The Herald Bulletin

Evening Update


June 21, 2014

Viewpoint: Today's young people have great hope

I took a picture during my son’s graduation at Anderson High School June 7, 2014. It is Anderson High School band members playing their bagpipes as an Indian statue stands lookout in the old Pirate Gym. Twenty-seven years ago, almost to the day, I graduated from that same gym not as an Indian, but as a Pirate. On that warm summer evening in 1987 if you had given me a million guesses I would have never dreamed that a short 27 years later the Pirate Palace would be now called the Tepee and be done in red and green instead of scarlet and black. It looked weird to me, upsetting in a way. I was a three-sport athlete at MHHS. I bled scarlet and black and I hated the Indians. I was jealous of their history, traditions, and overall ability to beat us in most team sports. They were my sworn enemy. So as I sat in that same gym 27 years later, I found it disheartening to see no Pirate signs and all of that red and green.

Then something happened. The Class of 2014 marched into the gym including my son and they had the look of excitement, hope and dreams to be reached. They beamed with pride off what they had accomplished and what lied before them. At that moment I realized it didn’t matter what they called the gym or what colors were on the wall. I realized that my memories of times gone past would always be mine and that I was lucky enough to witness these young people establish theirs. I also realized that they get it.

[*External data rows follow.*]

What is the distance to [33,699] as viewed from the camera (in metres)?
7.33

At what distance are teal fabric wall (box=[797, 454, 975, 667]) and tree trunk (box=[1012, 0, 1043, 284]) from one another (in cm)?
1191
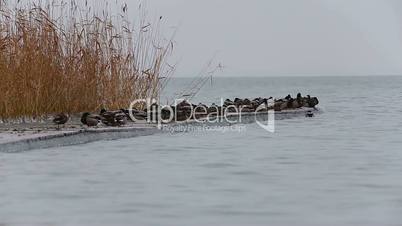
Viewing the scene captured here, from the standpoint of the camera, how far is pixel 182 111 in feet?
34.8

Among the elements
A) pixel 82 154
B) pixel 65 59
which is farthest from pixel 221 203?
pixel 65 59

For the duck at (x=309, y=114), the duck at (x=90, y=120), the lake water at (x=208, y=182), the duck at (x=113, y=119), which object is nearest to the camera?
the lake water at (x=208, y=182)

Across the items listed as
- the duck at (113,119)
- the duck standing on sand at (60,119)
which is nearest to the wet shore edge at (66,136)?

My son’s class was one of the first to go to Highland for their freshman year. There would be no more Scots just like there would be no more Pirates. It was wrong, many of the adults said in the community at the time. It will never work. There will be fights and divisions, we adults said. We knew for sure that it would fail, just like 27 years ago I knew my gym would always be scarlet and black. A funny thing happened though, no one must have told the kids. They came together as one and created a new identity. They took pride and found a way to respect and honor their past, but, not get hung up on it. They simply moved forward. Twenty-seven years ago watching bagpipes being played with an Indian statue in my Pirate Palace would have appalled me. Yesterday as I watched and listened to it, it was one of the most moving and beautiful things I have ever seen.